Far Beyond Woman Suffrage: Testing the Limits
Due out by 2/2/23

The vote at last is won for women, so what’s next for our suffragist? In the Far Beyond Woman Suffrage series, this second novelette follows Mercy Martin Hamblin testing what women can do now and where she should throw her efforts. She’s started at the University of Tennessee to prepare for teaching social studies. Still, she’s plagued by the women and men of color left behind in the push, letting bigots decide what “local conditions” will permit via Jim Crow.

About

David McCracken was born in Louisville, KY, in 1940. Raised mostly in Winchester, KY, he now lives in Northern Virginia, with his third and final wife. He has three children, two stepchildren, and six grandchildren.

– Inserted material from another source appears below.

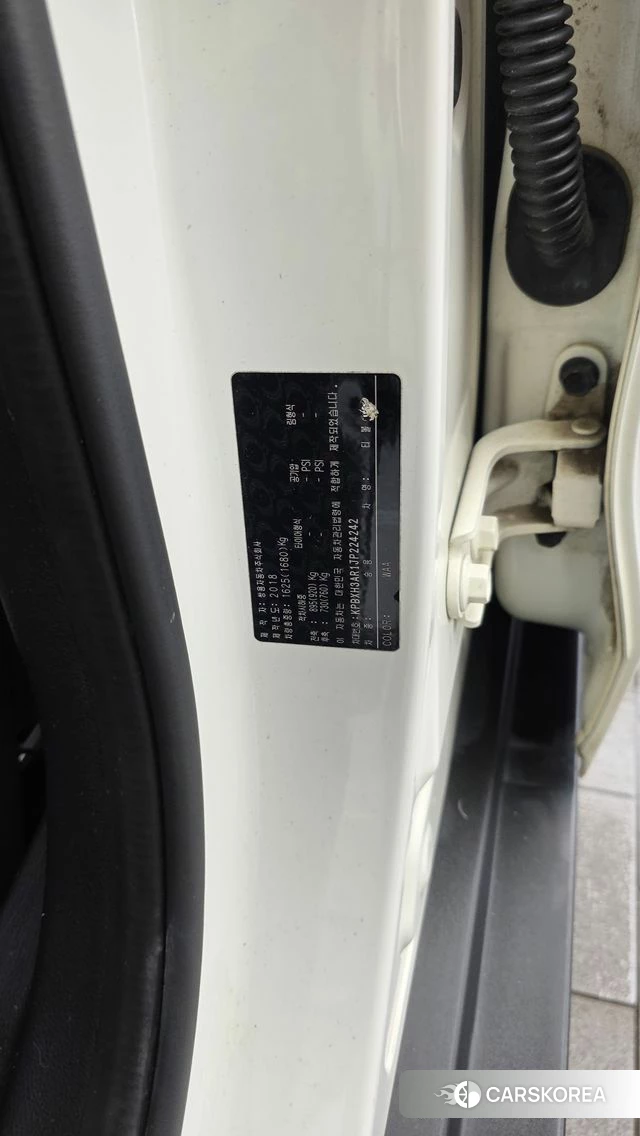 Ssangyong Tivoli Armor id 4605512 из Кореи 25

After three years in the U.S. Navy following a lackluster academic start, he graduated from the University of Kentucky in 1963, in Diplomacy and International Commerce. He then worked as a Latin American country desk officer in the U.S. Department of Commerce until he returned to school to earn an M.A. in Elementary Education in 1970 from Murray State University, having always been intending to teach. Eventually realizing his children qualified for reduced-price lunches based on his own teaching salary, he studied computer programming at Northern Virginia Community College and worked as a programmer until shifting back into elementary teaching.